Task item:
Find every line in the records below that contains "Rain", and copy it.

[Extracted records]
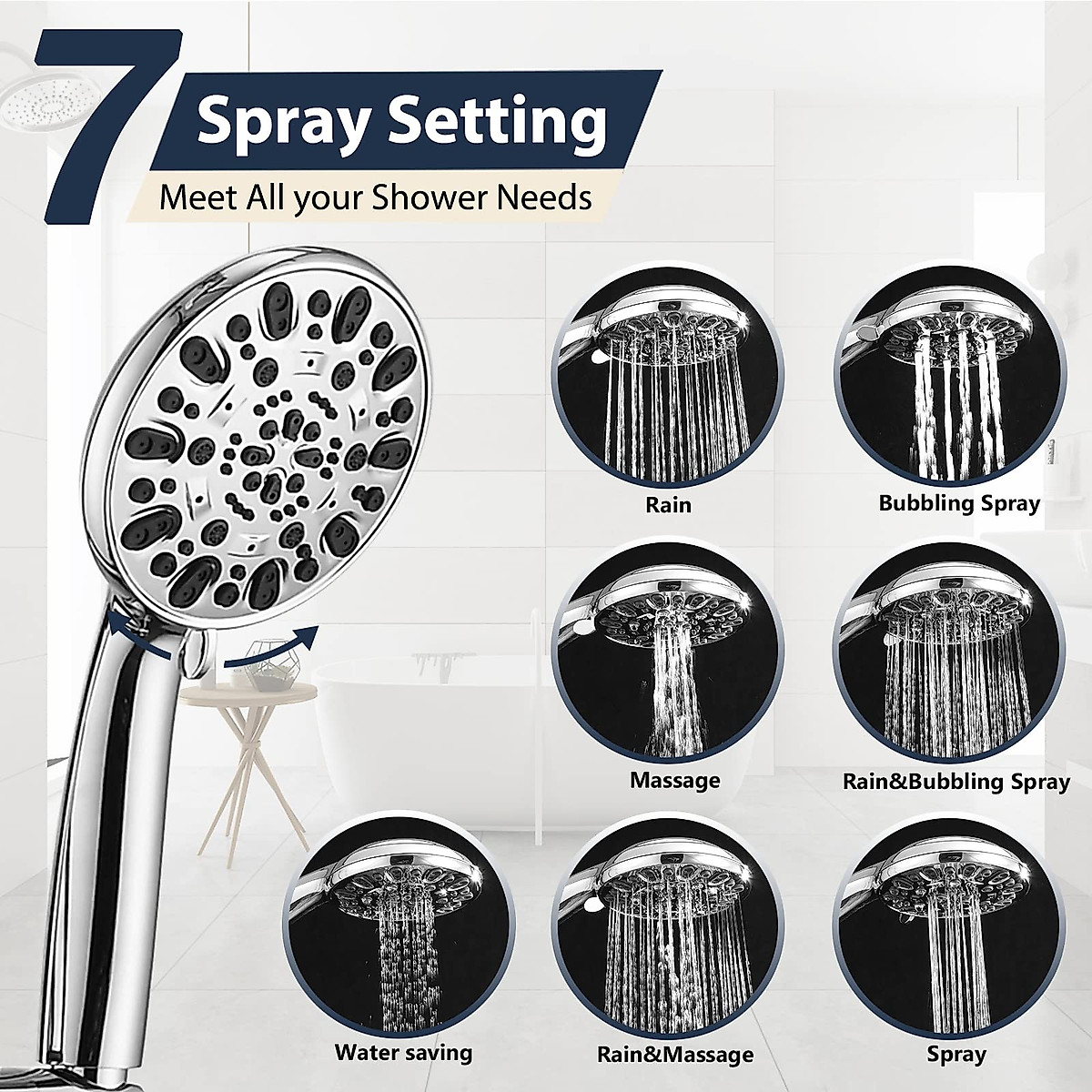 7 Spray Setting

Meet All your Shower Needs

Rain

Bubbling Spray

Massage

Rain&Bubbling Spray

Water saving

Rain&Massage

Spray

Reply:
Rain
Rain&Bubbling Spray
Rain&Massage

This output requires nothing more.